Image and question records:
## START

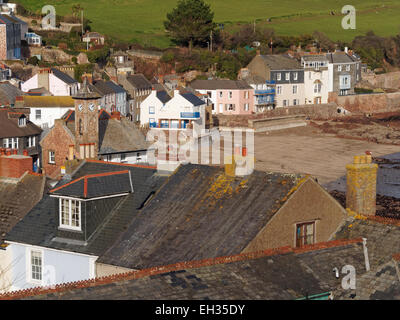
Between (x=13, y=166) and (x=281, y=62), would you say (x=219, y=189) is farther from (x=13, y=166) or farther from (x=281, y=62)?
(x=281, y=62)

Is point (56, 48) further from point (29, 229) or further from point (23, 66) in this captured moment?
point (29, 229)

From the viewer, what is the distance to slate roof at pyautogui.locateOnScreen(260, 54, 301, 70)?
3848 inches

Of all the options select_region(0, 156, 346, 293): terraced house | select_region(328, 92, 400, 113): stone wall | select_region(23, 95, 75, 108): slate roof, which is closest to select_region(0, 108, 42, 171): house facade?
select_region(23, 95, 75, 108): slate roof

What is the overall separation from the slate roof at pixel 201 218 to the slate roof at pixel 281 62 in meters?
78.7

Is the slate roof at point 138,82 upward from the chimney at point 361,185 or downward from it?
upward

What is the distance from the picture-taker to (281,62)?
327 feet

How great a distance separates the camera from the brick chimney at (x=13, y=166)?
25.9 meters

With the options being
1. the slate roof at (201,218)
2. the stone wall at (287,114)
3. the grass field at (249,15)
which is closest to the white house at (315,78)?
the stone wall at (287,114)

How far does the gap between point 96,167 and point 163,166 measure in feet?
7.28

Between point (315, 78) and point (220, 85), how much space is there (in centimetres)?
1788

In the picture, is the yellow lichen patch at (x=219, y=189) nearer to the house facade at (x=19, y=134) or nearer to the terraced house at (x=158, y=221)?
the terraced house at (x=158, y=221)

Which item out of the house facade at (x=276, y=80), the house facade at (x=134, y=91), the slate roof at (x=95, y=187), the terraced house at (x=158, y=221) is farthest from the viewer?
the house facade at (x=276, y=80)

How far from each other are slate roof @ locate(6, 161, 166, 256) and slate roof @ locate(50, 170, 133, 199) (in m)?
0.30

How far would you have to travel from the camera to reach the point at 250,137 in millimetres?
81312
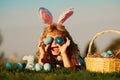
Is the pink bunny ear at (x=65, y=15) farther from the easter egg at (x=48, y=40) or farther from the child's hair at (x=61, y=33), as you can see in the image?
the easter egg at (x=48, y=40)

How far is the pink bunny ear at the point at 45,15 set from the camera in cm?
612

## END

### [Problem to solve]
Output all of the data exactly as it stands, minus any images.

### [Expected output]
Between (x=13, y=166) and (x=281, y=62), would you say (x=219, y=189) is farther from (x=13, y=166) or farther from (x=281, y=62)?
(x=281, y=62)

Is point (56, 48) further from point (29, 229) or further from point (23, 66) in this captured moment?
point (29, 229)

From the viewer, what is the distance to slate roof at pyautogui.locateOnScreen(260, 54, 301, 70)?
3848 inches

Of all the options select_region(0, 156, 346, 293): terraced house | select_region(328, 92, 400, 113): stone wall | select_region(23, 95, 75, 108): slate roof, which is closest to select_region(0, 108, 42, 171): house facade?
select_region(23, 95, 75, 108): slate roof

What is the overall separation from the slate roof at pixel 201 218 to the slate roof at pixel 281 62 in meters?
78.7

Is the slate roof at point 138,82 upward from the chimney at point 361,185 or downward from it?
upward

What is the distance from the picture-taker to (281,62)?
327 feet

How great a distance separates the camera from the brick chimney at (x=13, y=166)?
25.9 meters

With the options being
1. the slate roof at (201,218)
2. the stone wall at (287,114)
3. the grass field at (249,15)
which is closest to the white house at (315,78)?
the stone wall at (287,114)

How far does the gap between point 96,167 and point 163,166 measure in feet?
7.28

Between point (315, 78) and point (220, 85), how much space is there (in centimetres)?
1788

In the picture, is the yellow lichen patch at (x=219, y=189) nearer to the house facade at (x=19, y=134) or nearer to the terraced house at (x=158, y=221)?
the terraced house at (x=158, y=221)

Which item out of the house facade at (x=276, y=80), the house facade at (x=134, y=91), the slate roof at (x=95, y=187), the terraced house at (x=158, y=221) is farthest from the viewer?
the house facade at (x=276, y=80)

How far from each other are slate roof @ locate(6, 161, 166, 256) and slate roof @ locate(50, 170, 133, 199) (in m)?
0.30

How far would you have to travel from the camera to reach the point at 250,137 in millimetres?
81312
Is the pink bunny ear at (x=65, y=15) farther from the easter egg at (x=48, y=40) or farther from the child's hair at (x=61, y=33), as you can see in the image?
the easter egg at (x=48, y=40)

How far is the pink bunny ear at the point at 45,15 set from the camera in cm?
612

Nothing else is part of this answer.